Here, you can see how the data is saved in objects, and then you can retrieve in parts to feed your model. 在这里,您可以看到数据如何保存在对象中,然后您可以检索部分内容以提供模型。

To implement this solution you must introduce a loop in your function which call each partition and feed the NN to get the incremental trainning. 要实现此解决方案,您必须在函数中引入一个循环,该循环调用每个分区并提供NN以获得增量训练。

For more information, see Dask documentation 有关更多信息,请参阅Dask文档

You provided quite confusing code (in my opinion), ie. 你提供了相当令人困惑的代码(在我看来),即。 no call to the train_generator is visible. 没有看到对train_generator调用。 I am not sure that this is a problem of insufficient memore due to a big data, since you use memmap for that, but lets assume for now it is. 我不确定这是一个由于大数据而导致内存不足的问题,因为你使用了memmap,但我们现在假设它是。
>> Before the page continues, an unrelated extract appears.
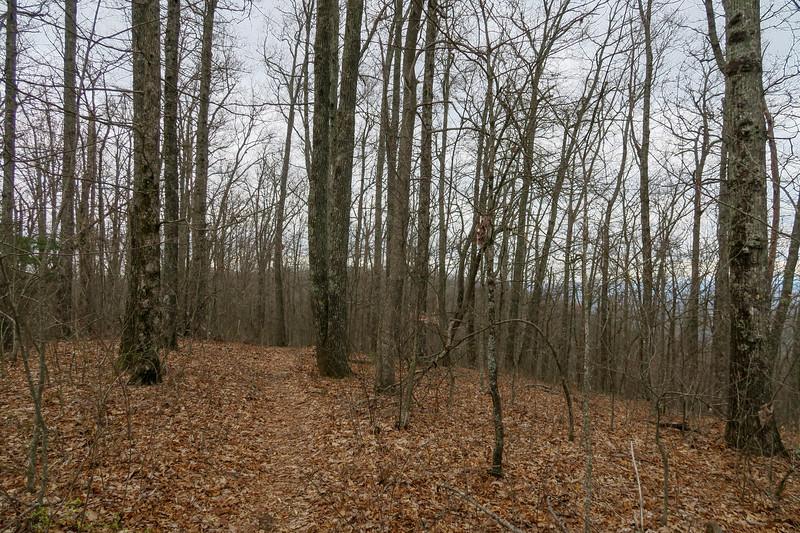 Vineyard Gap Trail -- 2,980'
  • If the data is quite big and since you're loading the images from directory anyway, it might be worthy considering to use ImageDataGenerator 's flow_from_directory method. 如果数据非常大并且因为您无论如何都要从目录加载图像,那么考虑使用ImageDataGeneratorflow_from_directory方法可能是值得的。 It would require a slight change of design, tho, which might not be what you want. 它需要稍微改变一下设计,这可能不是你想要的。

You can load it in the following manner: 您可以按以下方式加载它:

train_datagen = ImageDataGenerator()
train_generator = train_datagen.flow_from_directory(
        'data/train',
        target_size=(256, 256),
        batch_size=batch_size,
        ...  # other configurations)

More on that in the Keras documentation . 更多关于Keras文档的内容

  • Also note that if you have 32bit, the memmap does not allow more than 2GB. 另请注意,如果您有32位,则memmap不允许超过2GB。

  • Do you use tensorflow-gpu , by any chance? 你有没有使用tensorflow-gpu Maybe your gpu is not sufficient, you could try this with the tensorflow package. 也许你的gpu是不够的,你可以尝试使用tensorflow包。

I would strongly suggest to try some memory profiling to see where bigger allocations of memory happen. 我强烈建议尝试一些内存分析,以查看更大的内存分配发生的位置。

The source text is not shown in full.